Le Canada et l'OEA dans une ère nouvelle

Bon nombre des valeurs qui sous-tendent cette politique étrangère sont des valeurs que nous partageons avec les autres membres de l'OEA : notre foi dans la démocratie, les droits de la personne, la primauté du droit, la prospérité de nos populations et la dignité fondamentale de l'être humain. Mais le Canada possède une vaste expérience qui lui permet d'apporter à l'hémisphère une plus-value particulière à divers égards, de la gouvernance sociale et urbaine au règlement pacifique des conflits et à l'utilisation de technologies de pointe dans le secteur de l'information.

Le Canada et l'OEA sont bien placés pour mettre, ensemble, le « pouvoir discret » au service de nouvelles priorités et exigences dans une ère nouvelle. À mon avis, ces priorités peuvent être regroupées dans trois grands domaines : le renforcement des institutions régionales; le « nouveau » programme en matière de sécurité et de désarmement et l'ordre du jour plus large de la sécurité humaine.

Dans ces trois domaines, nous devons nous assurer de mettre à contribution la société civile pour qu'elle travaille de concert avec les gouvernements face à ces nouveaux défis. Comme l'a montré la campagne contre les mines terrestres, c'est là un élément crucial de l'exercice réussi du « pouvoir discret ». Nous devons faire fond sur les mesures importantes prises par l'OEA, dans le cadre de sa stratégie interaméricaine de participation publique aux questions de développement durable, et par le processus du Sommet, au niveau du partenariat intergouvernemental.

Renforcement et transformation des institutions

Pour préparer l'OEA aux 50 années à venir, le moment est venu de jeter un regard neuf sur l'Organisation. Nos institutions régionales ont-elles les mandats, les ressources et l'architecture nécessaires pour être efficaces? L'Organisation ne peut réussir dans cette entreprise que si elle a le plein appui de ses membres. Ces derniers ne peuvent pas se permettre de laisser l'OEA reculer sur la liste de leurs priorités. Si nous ne travaillons pas de façon constructive, si nous ne payons pas nos contributions, nous ne serons pas en mesure de préparer l'avenir.

L'OEA change. Sous le leadership du secrétaire général César Gaviria, elle s'ouvre à des perspectives et à des idées nouvelles et appuie de nouvelles initiatives comme les discussions sur la ZLEA. Des réformes et des réaménagements majeurs sont déjà en cours aux Nations unies et dans les institutions financières internationales.

Des changements fondamentaux peuvent aussi se faire dans notre propre hémisphère. Grâce à la restructuration et à une meilleure coordination, l'OEA, la Banque interaméricaine de développement et l'Organisation panaméricaine de la santé peuvent s'acquitter de leur mandat commun dans des domaines comme le développement durable et équitable.

### Consigne 1
Répondez à ces questions sur l'extrait consacré au Canada et à l'OEA :
(a) Quelle campagne sert d'exemple d'exercice réussi du « pouvoir discret » ?
(b) Sous le leadership de quel secrétaire général l'OEA change-t-elle ?
(c) Avec l'OEA, quelles institutions peuvent s'acquitter de leur mandat commun grâce à la restructuration et à une meilleure coordination ?
Le texte et les enregistrements sont deux documents indépendants.

[Entrées enregistrées]
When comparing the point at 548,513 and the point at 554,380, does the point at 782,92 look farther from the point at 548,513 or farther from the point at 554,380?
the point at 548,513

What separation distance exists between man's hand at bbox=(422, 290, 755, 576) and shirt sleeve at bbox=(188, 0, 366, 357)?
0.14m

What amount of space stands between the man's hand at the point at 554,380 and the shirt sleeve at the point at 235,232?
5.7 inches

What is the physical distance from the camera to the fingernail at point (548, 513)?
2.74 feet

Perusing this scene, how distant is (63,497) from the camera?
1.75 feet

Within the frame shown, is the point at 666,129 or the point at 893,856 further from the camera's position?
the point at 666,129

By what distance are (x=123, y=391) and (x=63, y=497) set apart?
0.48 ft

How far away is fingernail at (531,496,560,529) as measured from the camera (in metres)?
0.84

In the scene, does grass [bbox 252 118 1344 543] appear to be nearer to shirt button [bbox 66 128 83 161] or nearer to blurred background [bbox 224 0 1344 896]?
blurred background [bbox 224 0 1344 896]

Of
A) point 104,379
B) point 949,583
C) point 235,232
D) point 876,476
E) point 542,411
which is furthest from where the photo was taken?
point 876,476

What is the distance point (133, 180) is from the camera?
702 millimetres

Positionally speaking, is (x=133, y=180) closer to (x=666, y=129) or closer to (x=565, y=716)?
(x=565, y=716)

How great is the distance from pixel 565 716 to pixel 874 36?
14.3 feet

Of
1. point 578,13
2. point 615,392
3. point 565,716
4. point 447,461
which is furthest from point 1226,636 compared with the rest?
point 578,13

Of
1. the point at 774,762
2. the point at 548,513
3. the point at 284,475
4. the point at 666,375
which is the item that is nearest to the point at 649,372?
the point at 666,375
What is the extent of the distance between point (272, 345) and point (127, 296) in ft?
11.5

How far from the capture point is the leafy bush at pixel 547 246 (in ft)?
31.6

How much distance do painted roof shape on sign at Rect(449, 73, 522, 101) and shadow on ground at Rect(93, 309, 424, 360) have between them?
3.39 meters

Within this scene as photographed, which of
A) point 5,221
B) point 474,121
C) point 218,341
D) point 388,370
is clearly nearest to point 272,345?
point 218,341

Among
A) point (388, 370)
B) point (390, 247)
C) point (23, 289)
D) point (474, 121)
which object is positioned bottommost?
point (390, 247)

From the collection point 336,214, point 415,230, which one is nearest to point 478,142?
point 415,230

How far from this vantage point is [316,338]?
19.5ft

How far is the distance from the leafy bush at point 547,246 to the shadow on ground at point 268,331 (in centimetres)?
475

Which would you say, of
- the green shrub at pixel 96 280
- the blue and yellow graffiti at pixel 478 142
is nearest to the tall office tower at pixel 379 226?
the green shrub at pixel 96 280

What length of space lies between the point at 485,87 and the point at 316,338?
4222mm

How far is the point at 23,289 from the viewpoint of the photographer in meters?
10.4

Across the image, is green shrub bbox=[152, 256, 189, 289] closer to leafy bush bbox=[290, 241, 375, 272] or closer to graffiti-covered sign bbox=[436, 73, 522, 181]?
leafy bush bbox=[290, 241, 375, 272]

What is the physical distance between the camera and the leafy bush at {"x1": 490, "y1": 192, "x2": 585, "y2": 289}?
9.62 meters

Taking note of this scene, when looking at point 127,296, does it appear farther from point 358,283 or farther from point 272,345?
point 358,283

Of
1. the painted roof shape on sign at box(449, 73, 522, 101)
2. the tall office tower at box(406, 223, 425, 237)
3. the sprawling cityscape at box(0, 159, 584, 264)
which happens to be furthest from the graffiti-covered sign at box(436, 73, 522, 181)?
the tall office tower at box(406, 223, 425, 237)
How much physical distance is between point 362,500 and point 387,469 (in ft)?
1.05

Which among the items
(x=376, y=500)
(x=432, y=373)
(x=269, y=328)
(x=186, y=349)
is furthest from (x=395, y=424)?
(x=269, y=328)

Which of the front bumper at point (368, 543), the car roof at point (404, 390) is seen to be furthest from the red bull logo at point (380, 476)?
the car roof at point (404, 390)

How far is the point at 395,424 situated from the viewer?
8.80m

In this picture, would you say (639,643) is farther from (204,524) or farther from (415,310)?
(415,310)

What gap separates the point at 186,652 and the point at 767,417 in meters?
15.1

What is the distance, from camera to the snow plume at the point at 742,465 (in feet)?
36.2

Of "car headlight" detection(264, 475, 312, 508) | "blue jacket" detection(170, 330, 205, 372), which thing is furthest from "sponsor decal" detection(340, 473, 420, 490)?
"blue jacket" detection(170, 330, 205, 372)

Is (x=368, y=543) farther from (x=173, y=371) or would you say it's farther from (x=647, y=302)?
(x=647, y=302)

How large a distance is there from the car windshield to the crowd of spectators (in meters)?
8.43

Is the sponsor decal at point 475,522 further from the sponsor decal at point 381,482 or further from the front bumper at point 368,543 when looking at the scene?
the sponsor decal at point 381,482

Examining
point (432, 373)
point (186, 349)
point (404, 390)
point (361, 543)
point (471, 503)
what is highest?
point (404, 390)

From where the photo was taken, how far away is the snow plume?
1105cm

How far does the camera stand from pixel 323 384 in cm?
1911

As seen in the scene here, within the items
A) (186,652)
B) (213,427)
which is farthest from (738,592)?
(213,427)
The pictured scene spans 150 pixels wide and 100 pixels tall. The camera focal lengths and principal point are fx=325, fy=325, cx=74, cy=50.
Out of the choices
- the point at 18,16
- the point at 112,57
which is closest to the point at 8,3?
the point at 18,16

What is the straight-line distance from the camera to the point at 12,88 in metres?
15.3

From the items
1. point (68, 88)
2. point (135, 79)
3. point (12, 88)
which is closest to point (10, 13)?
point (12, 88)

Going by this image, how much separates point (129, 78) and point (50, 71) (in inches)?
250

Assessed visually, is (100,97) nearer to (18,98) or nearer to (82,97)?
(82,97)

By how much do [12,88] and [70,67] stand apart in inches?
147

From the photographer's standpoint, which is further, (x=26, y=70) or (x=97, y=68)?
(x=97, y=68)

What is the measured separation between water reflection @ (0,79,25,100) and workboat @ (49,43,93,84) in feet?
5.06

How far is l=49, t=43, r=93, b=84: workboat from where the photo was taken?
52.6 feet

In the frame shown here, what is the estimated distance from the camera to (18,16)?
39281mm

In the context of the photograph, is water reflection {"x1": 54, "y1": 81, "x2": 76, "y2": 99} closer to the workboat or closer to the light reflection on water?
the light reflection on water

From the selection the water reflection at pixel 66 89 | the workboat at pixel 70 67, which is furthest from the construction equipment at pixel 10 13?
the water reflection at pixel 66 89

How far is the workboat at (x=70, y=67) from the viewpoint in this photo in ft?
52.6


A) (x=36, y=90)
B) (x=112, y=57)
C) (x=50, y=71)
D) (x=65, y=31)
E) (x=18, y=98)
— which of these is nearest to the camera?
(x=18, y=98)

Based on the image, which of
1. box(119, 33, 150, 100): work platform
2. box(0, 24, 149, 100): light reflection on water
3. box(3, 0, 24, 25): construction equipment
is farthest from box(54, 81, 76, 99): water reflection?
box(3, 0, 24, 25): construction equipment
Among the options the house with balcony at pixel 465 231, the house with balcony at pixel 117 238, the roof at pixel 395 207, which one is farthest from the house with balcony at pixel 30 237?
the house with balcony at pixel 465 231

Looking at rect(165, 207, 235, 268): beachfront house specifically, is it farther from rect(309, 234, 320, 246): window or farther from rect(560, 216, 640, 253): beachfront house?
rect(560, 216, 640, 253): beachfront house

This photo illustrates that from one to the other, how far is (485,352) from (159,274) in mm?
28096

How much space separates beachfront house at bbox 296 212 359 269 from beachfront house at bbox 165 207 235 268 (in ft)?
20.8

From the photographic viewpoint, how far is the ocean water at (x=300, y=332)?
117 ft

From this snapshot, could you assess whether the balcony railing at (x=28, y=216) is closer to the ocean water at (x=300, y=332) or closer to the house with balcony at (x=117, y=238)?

### Consigne 2
Renvoyez chaque ligne des enregistrements qui contient le mot « would ».

### Réponse complète 1
(a) La campagne contre les mines terrestres.
(b) César Gaviria.
(c) La Banque interaméricaine de développement et l'Organisation panaméricaine de la santé.

### Réponse complète 2
Which would you say, of
In this picture, would you say (639,643) is farther from (204,524) or farther from (415,310)?
Is (x=368, y=543) farther from (x=173, y=371) or would you say it's farther from (x=647, y=302)?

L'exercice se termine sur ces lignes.